BioFire Film Array Blood Culture Identification Panel for Rapid Detection of Pathogens from Sterile Sites - A Diagnostic Accuracy Study
Ailbhe Comyn1, Aoife Ronayne1, Maryke J. Nielsen1, Jennifer Cleary1, Robert Cunney1, 2, Richard J. Drew2, 3, 4, *
Identifiers and Pagination:Year: 2018
First Page: 15
Last Page: 22
Publisher Id: TOIDJ-10-15
Article History:Received Date: 01/02/2018
Revision Received Date: 22/03/2018
Acceptance Date: 12/04/2018
Electronic publication date: 30/04/2018
Collection year: 2018
open-access license: This is an open access article distributed under the terms of the Creative Commons Attribution 4.0 International Public License (CC-BY 4.0), a copy of which is available at: https://creativecommons.org/licenses/by/4.0/legalcode. This license permits unrestricted use, distribution, and reproduction in any medium, provided the original author and source are credited.
Rapid diagnosis of the causative organism of invasive infections is critical to the improved care of patients. A new platform, FilmArray (BioFire Diagnostics, LLC, Salt Lake City, UT) allows for rapid PCR to be performed in less than two hours on positive blood cultures
The aim was to perform a retrospective diagnostic accuracy study in a paediatric tertiary referral hospital comparing results from culture, our gold standard, against those obtained when the samples were tested directly using the FilmArray Blood Culture Identification (BCID) Panel (BioFire Diagnostics, LLC, Salt Lake City, UT).
Samples from sterile site infections were tested using traditional culture based methods as well as PCR testing, and these results were then compared to testing which was done directly on the FilmArray BC-ID panel.

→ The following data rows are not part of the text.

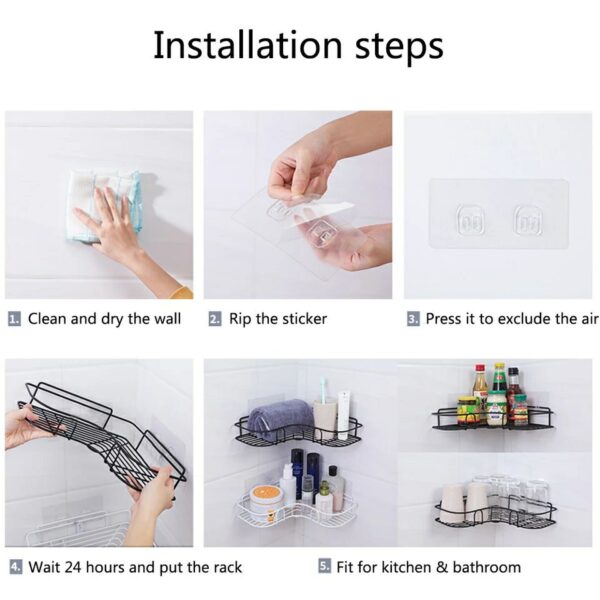 Installation steps

1. Clean and dry the wall

2. Rip the sticker

3. Press it to exclude the air

4. Wait 24 hours and put the rack

5. Fit for kitchen & bathroom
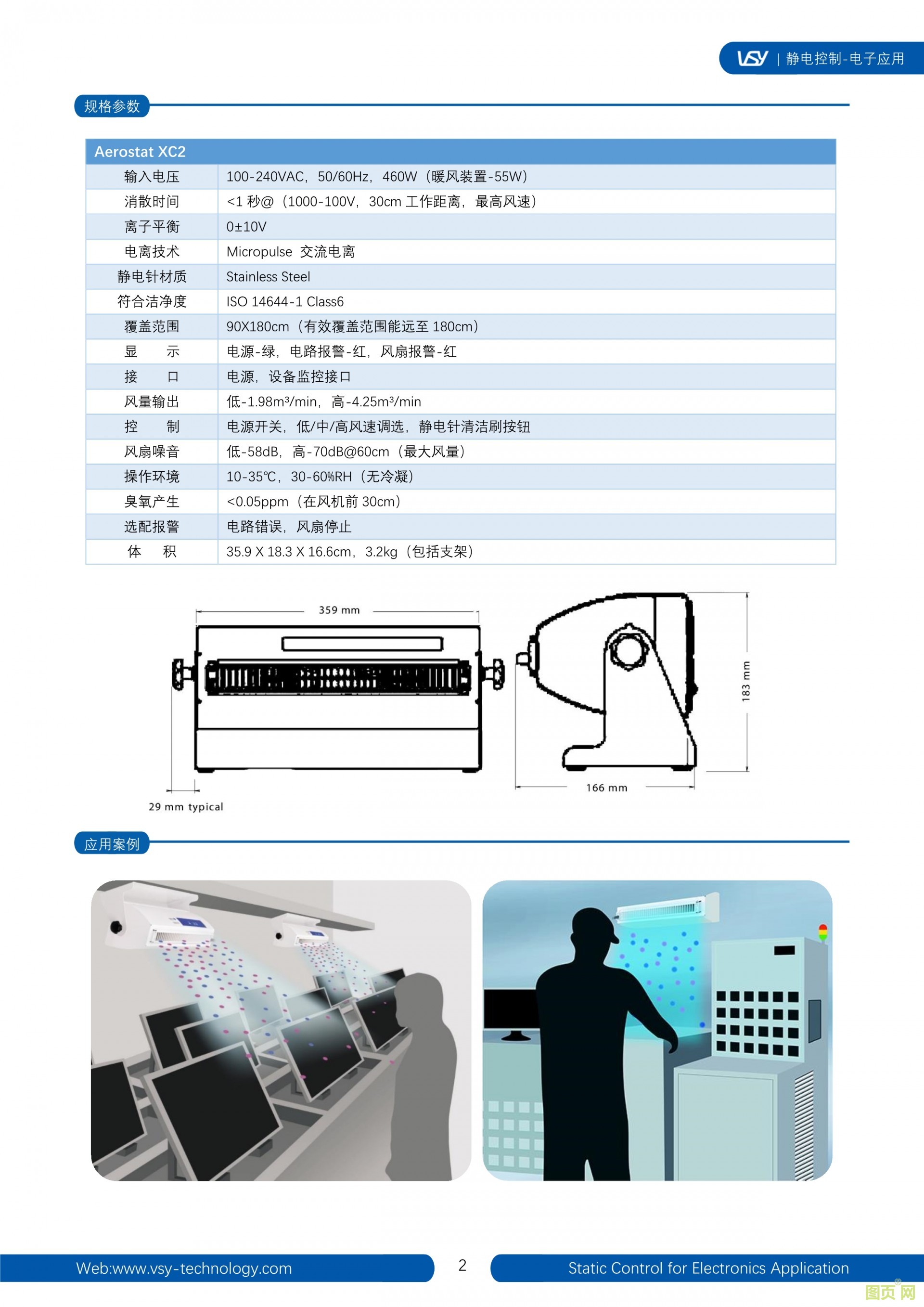 VSY | 静电控制-电子应用

规格参数

| Aerostat XC2 | |
|---|---|
| 输入电压 | 100-240VAC，50/60Hz，460W（暖风装置-55W） |
| 消散时间 | <1 秒@（1000-100V，30cm 工作距离，最高风速） |
| 离子平衡 | 0±10V |
| 电离技术 | Micropulse 交流电离 |
| 静电针材质 | Stainless Steel |
| 符合洁净度 | ISO 14644-1 Class6 |
| 覆盖范围 | 90X180cm（有效覆盖范围能远至 180cm） |
| 显　示 | 电源-绿，电路报警-红，风扇报警-红 |
| 接　口 | 电源，设备监控接口 |
| 风量输出 | 低-1.98m³/min，高-4.25m³/min |
| 控　制 | 电源开关，低/中/高风速调选，静电针清洁刷按钮 |
| 风扇噪音 | 低-58dB，高-70dB@60cm（最大风量） |
| 操作环境 | 10-35℃，30-60%RH（无冷凝） |
| 臭氧产生 | <0.05ppm（在风机前 30cm） |
| 选配报警 | 电路错误，风扇停止 |
| 体　积 | 35.9 X 18.3 X 16.6cm，3.2kg（包括支架） |

359 mm
183 mm
166 mm
29 mm typical

应用案例

Web:www.vsy-technology.com
2
Static Control for Electronics Application
图页网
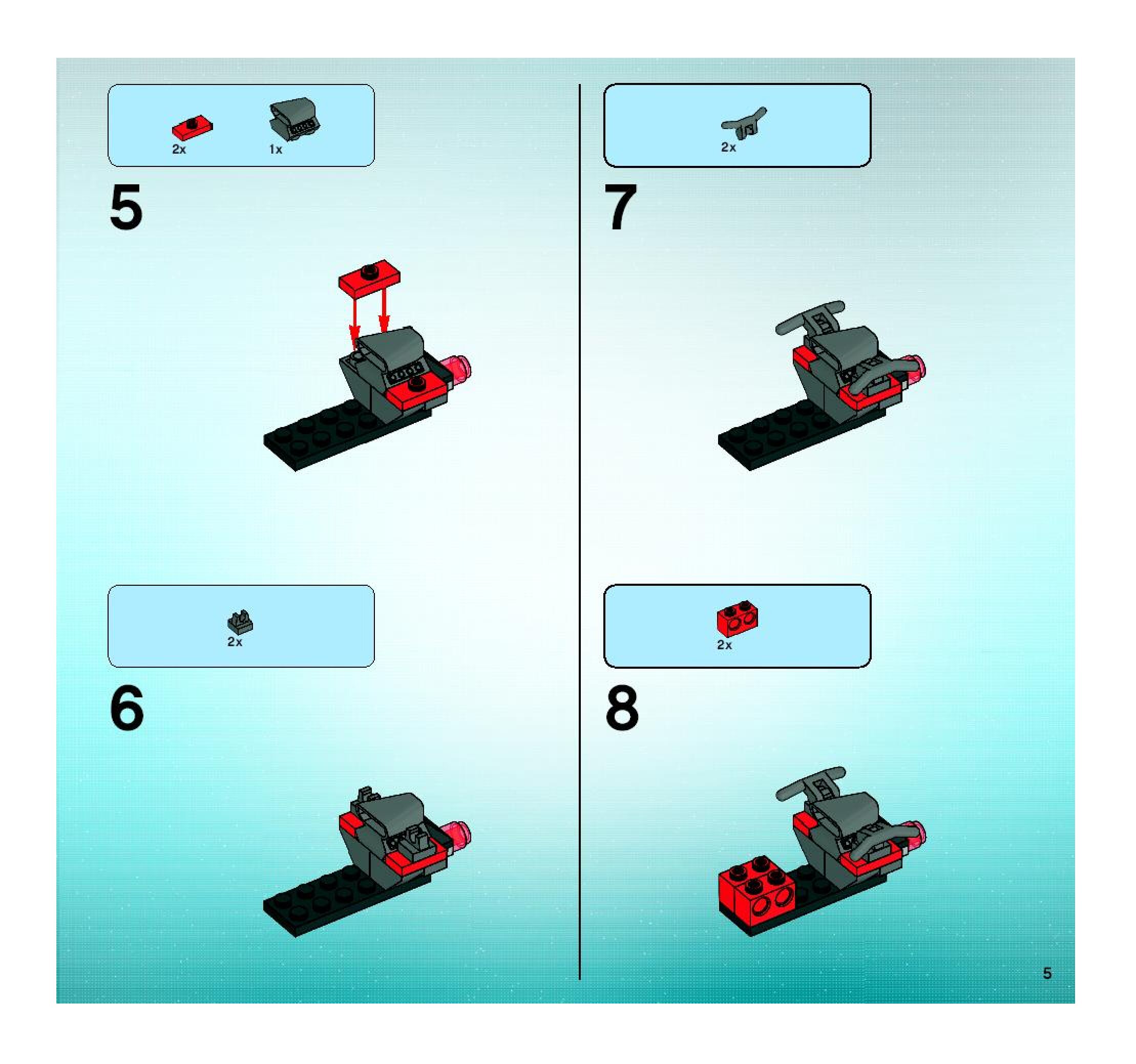 2x 1x

5

2x

6

2x

7

2x

8

5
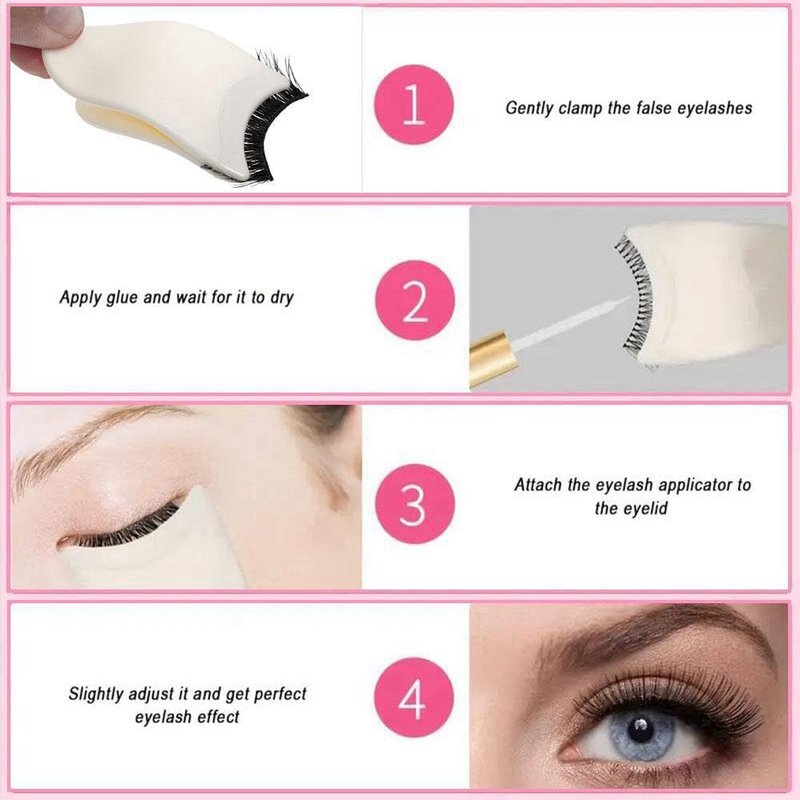 1
Gently clamp the false eyelashes

Apply glue and wait for it to dry
2

3
Attach the eyelash applicator to the eyelid

Slightly adjust it and get perfect eyelash effect
4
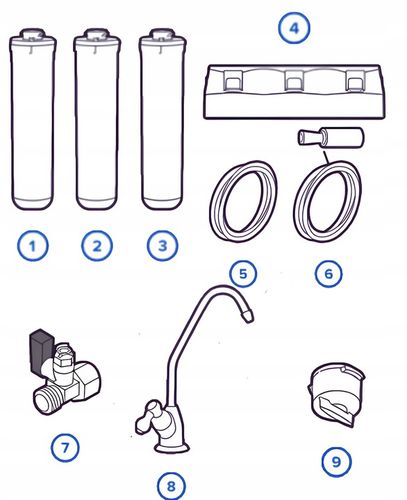 4

1 2 3

5 6

7

8

9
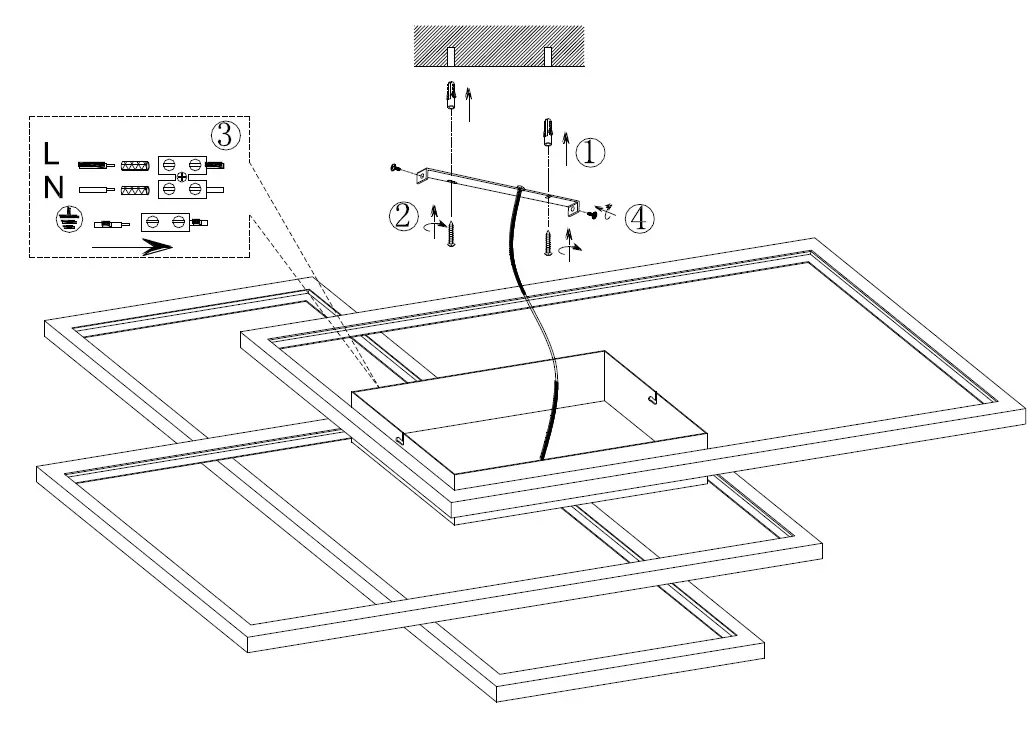 ③
L
N
①
②
④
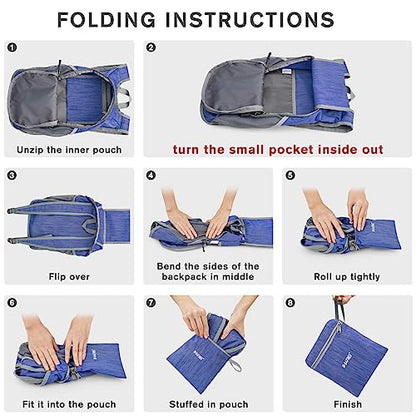 FOLDING INSTRUCTIONS

1
Unzip the inner pouch

2
turn the small pocket inside out

3
Flip over

4
Bend the sides of the backpack in middle

5
Roll up tightly

6
Fit it into the pouch

7
Stuffed in pouch

8
Finish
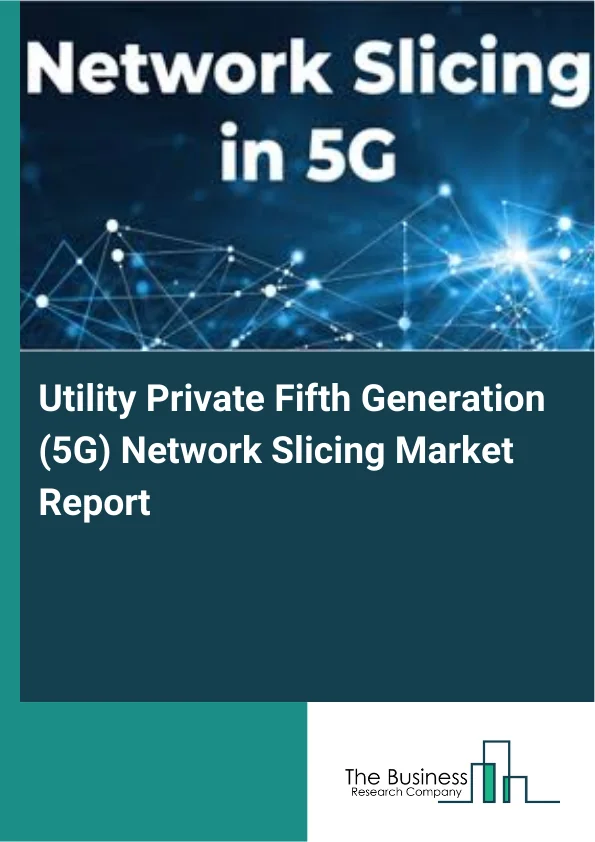 Network Slicing in 5G

Utility Private Fifth Generation (5G) Network Slicing Market Report

The Business
Research Company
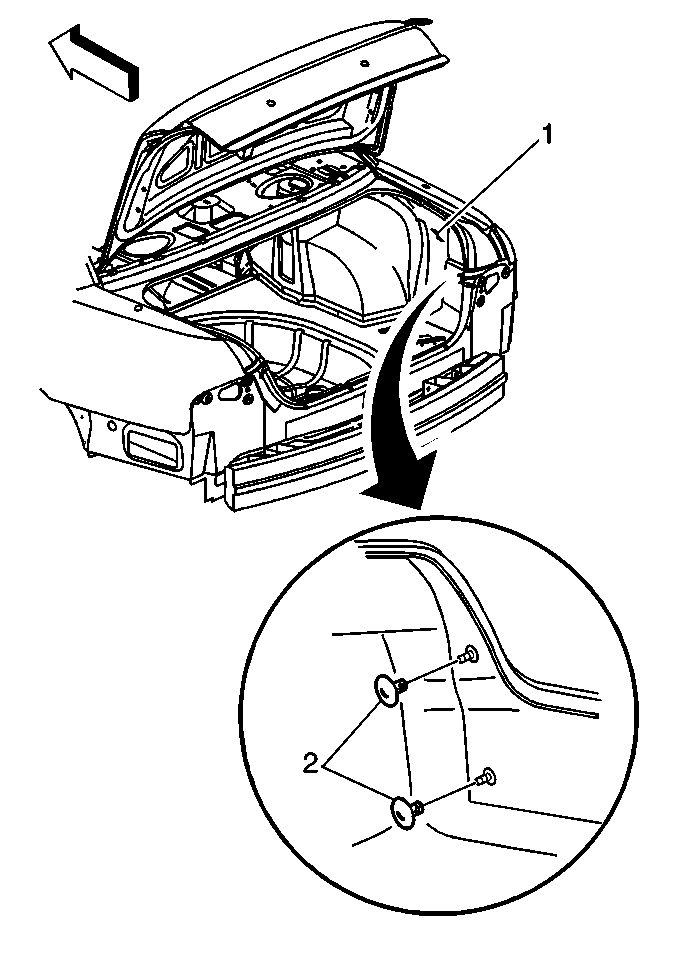 1

2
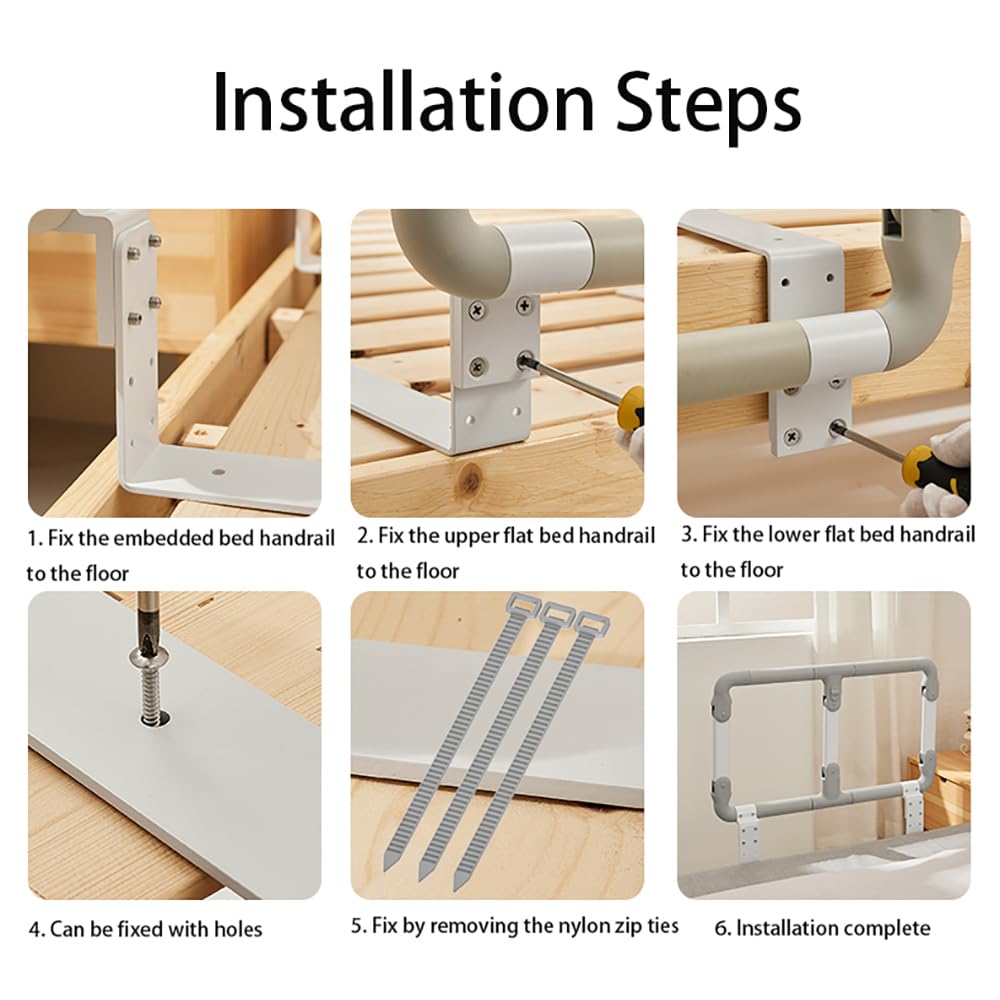 Installation Steps

1. Fix the embedded bed handrail to the floor

2. Fix the upper flat bed handrail to the floor

3. Fix the lower flat bed handrail to the floor

4. Can be fixed with holes

5. Fix by removing the nylon zip ties

6. Installation complete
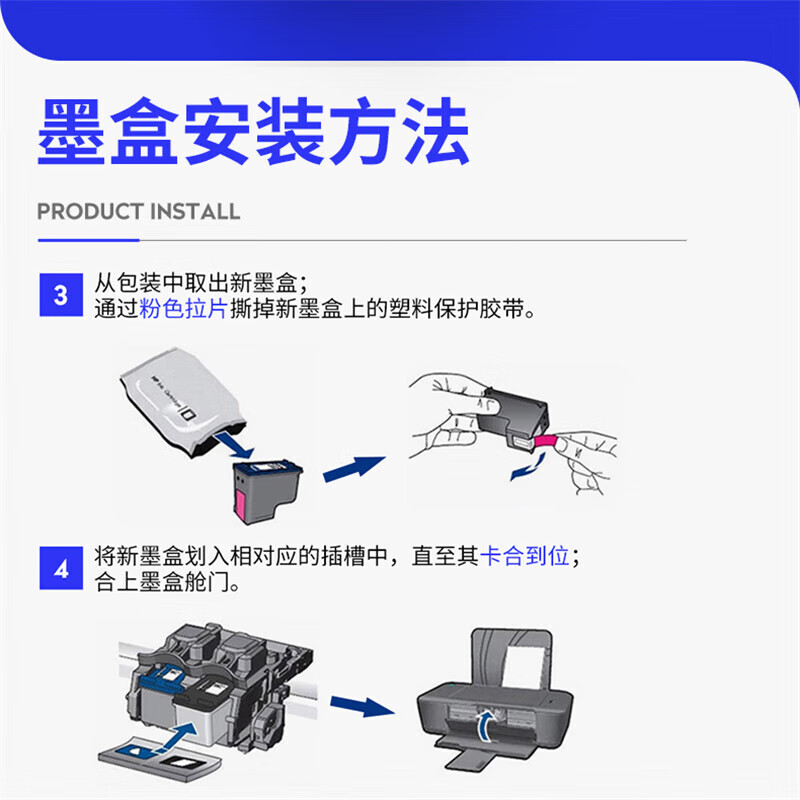 墨盒安装方法

PRODUCT INSTALL

3 从包装中取出新墨盒；
通过粉色拉片撕掉新墨盒上的塑料保护胶带。

4 将新墨盒划入相对应的插槽中，直至其卡合到位；
合上墨盒舱门。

Ninety-four samples were tested in total and concordant results were observed in 71 samples (76%). Correlation between detection of pathogens such as Staphylococcus aureus and Streptococcus pyogenes by PCR and culture result was high (94% and 88% respectively). Discordant results could be explained by the cultured organism not having a target on the panel (n=8) or PCR detection of potentially non-viable bacteria in the sample (n=8); the remaining samples (n=9) were negative by PCR despite culturing an organism with a target present on the panel for that organism. We have demonstrated an overall correlation of 76% and that in some instances the PCR detected non-viable yet clinically significant bacteria.
Use of the FilmArray BCID panel directly for samples from sterile sites should be considered when there is a high index of suspicion of a single-organism infection at that site prior to sampling.